Около двенадцати во двор въехал пароконный катафалк и «паккард» Черногорова. В машину сели Полина, Даша, Рябинин и дочь Платонова Татьяна.

У железнодорожного вокзала к процессии присоединился «пежо» Сиротина. Рядом с Глебом сжалась в комочек отстраненная, без единой кровинки в лице Решетилова.

Разбитый, слегка прихваченный ночными заморозками проселок казался нелепым и уродливым посреди заиндевевшего посеребренного поля. Машины буксовали, выбрасывая густые клубы бело-синеватого дыма. Наконец дорога пошла в гору, впереди зачернели голые деревья, бревенчатые стены изб.

Старенький священник в накинутом поверх рясы тулупе ждал на паперти скромной церковки.

– Сюда, сюда, – участливо приговаривал он.

Священник дошел до бокового придела и указал на приготовленную скамью. Сиротин с Андреем опустили гроб и сняли шапки. Священник зажег две большие свечи, поглядел на подымавшийся из рта молодых людей пар.

– На дрова совсем нет средств… – смущенно пробормотал он. – Уж потерпите…

Священник направился было в ризницу, но Полина остановила его.

– Простите, я хотела спросить, – еле шевеля замерзшими губами, прошептала она.

Священник оглядел девушку цепким живым взглядом:

– Вы – дочь покойной?

– Да.

– Идемте в ризницу, там и поговорим, – коротко кивнул бородкой священник.

Затворив дверь, он сбросил свой тулуп и приготовился слушать.
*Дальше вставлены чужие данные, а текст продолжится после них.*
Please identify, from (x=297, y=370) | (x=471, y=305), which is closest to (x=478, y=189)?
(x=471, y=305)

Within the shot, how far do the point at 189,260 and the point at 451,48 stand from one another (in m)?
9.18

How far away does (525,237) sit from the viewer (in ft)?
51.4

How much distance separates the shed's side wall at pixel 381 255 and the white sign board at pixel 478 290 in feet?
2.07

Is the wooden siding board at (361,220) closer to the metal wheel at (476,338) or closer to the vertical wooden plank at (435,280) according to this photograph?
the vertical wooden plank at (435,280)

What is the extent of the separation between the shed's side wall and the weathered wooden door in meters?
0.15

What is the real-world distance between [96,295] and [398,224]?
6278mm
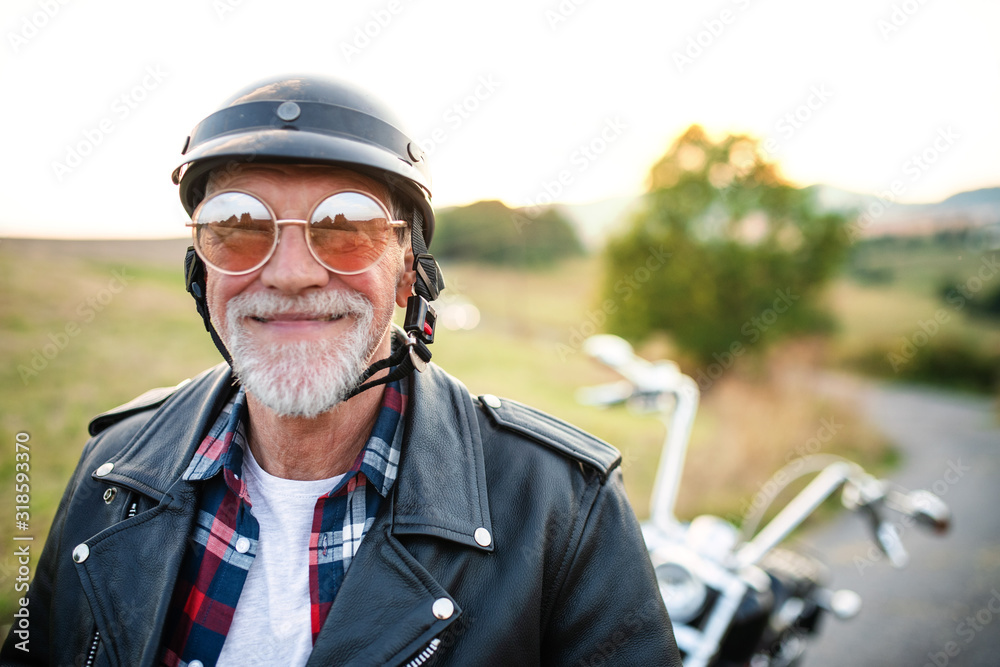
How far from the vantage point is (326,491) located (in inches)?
67.4

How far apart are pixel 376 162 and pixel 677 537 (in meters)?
2.44

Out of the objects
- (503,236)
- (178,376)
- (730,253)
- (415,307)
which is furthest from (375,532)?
(503,236)

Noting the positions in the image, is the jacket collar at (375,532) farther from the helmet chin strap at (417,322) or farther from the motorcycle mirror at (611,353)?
the motorcycle mirror at (611,353)

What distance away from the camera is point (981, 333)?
14.8 metres

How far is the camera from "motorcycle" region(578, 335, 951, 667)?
8.82ft

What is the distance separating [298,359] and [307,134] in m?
0.69

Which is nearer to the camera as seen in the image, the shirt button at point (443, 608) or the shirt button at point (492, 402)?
the shirt button at point (443, 608)

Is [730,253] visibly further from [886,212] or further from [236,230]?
[236,230]

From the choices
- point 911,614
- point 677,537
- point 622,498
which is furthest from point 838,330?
point 622,498

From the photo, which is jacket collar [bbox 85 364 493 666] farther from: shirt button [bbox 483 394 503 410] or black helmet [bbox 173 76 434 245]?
black helmet [bbox 173 76 434 245]

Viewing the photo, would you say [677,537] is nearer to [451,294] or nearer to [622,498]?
[622,498]

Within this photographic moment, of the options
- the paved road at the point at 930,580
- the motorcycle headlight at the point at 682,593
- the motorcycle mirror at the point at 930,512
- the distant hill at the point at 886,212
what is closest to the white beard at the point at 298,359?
the motorcycle headlight at the point at 682,593

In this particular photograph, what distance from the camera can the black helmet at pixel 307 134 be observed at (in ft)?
5.45

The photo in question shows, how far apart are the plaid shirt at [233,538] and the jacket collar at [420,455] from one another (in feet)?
0.27
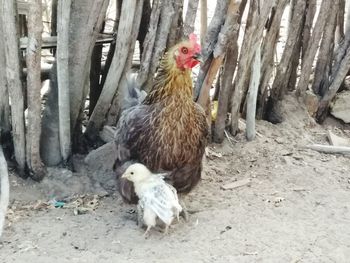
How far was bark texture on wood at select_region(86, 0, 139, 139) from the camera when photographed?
4.06m

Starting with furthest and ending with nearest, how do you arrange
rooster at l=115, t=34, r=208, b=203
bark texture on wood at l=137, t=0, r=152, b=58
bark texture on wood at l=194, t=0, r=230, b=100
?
1. bark texture on wood at l=137, t=0, r=152, b=58
2. bark texture on wood at l=194, t=0, r=230, b=100
3. rooster at l=115, t=34, r=208, b=203

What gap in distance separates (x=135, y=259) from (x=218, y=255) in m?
0.44

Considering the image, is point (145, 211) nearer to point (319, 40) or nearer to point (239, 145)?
point (239, 145)

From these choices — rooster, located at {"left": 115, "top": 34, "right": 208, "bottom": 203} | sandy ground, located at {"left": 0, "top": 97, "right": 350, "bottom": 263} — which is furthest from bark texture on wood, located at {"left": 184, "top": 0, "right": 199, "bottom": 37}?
sandy ground, located at {"left": 0, "top": 97, "right": 350, "bottom": 263}

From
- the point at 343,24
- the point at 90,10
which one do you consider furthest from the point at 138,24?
the point at 343,24

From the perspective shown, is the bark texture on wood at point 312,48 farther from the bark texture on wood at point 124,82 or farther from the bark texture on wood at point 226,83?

– Видите ли… – потупилась Полина, – у мамы нашелся крестик… Обычно она его не носила… Как с ним поступить?

– Повесьте крест на шею покойной – так заведено.

– Извините, я никогда прежде не была в церкви… – нетерпеливо повела рукой Полина. – Мне очень неловко… Креститься надо?

– Тем, кто верует, – грустно улыбнулся священник. – Если вы опасаетесь огласки, не сотворяйте креста, оставив при этом сердце открытым Богу. «Ибо слово Божие живо и действенно и острее всякого меча проникает до разделения души и духа, суставов и мозгов и судит помышления и намерения сердечные».

– Я не сильна в вере, – вздохнула Полина. – Что вы под ней понимаете?

– «Вера же есть осуществление ожидаемого и уверенность в невидимом…» Понять нелегко, если вам чужда духовная практика. Нынче принято упрощать веру, сравнивать ее лишь со страхами людскими и пустым идолопоклонством. Однако в Святом Писании сказано, что мы не должны думать, будто Божество подобно золоту, или серебру, или камню, получившему образ от искусства и вымысла человеческого. Вот скажите, есть ли в жизни для вас нечто сокровенное, чистое, почитаемое вами, как бесценный дар?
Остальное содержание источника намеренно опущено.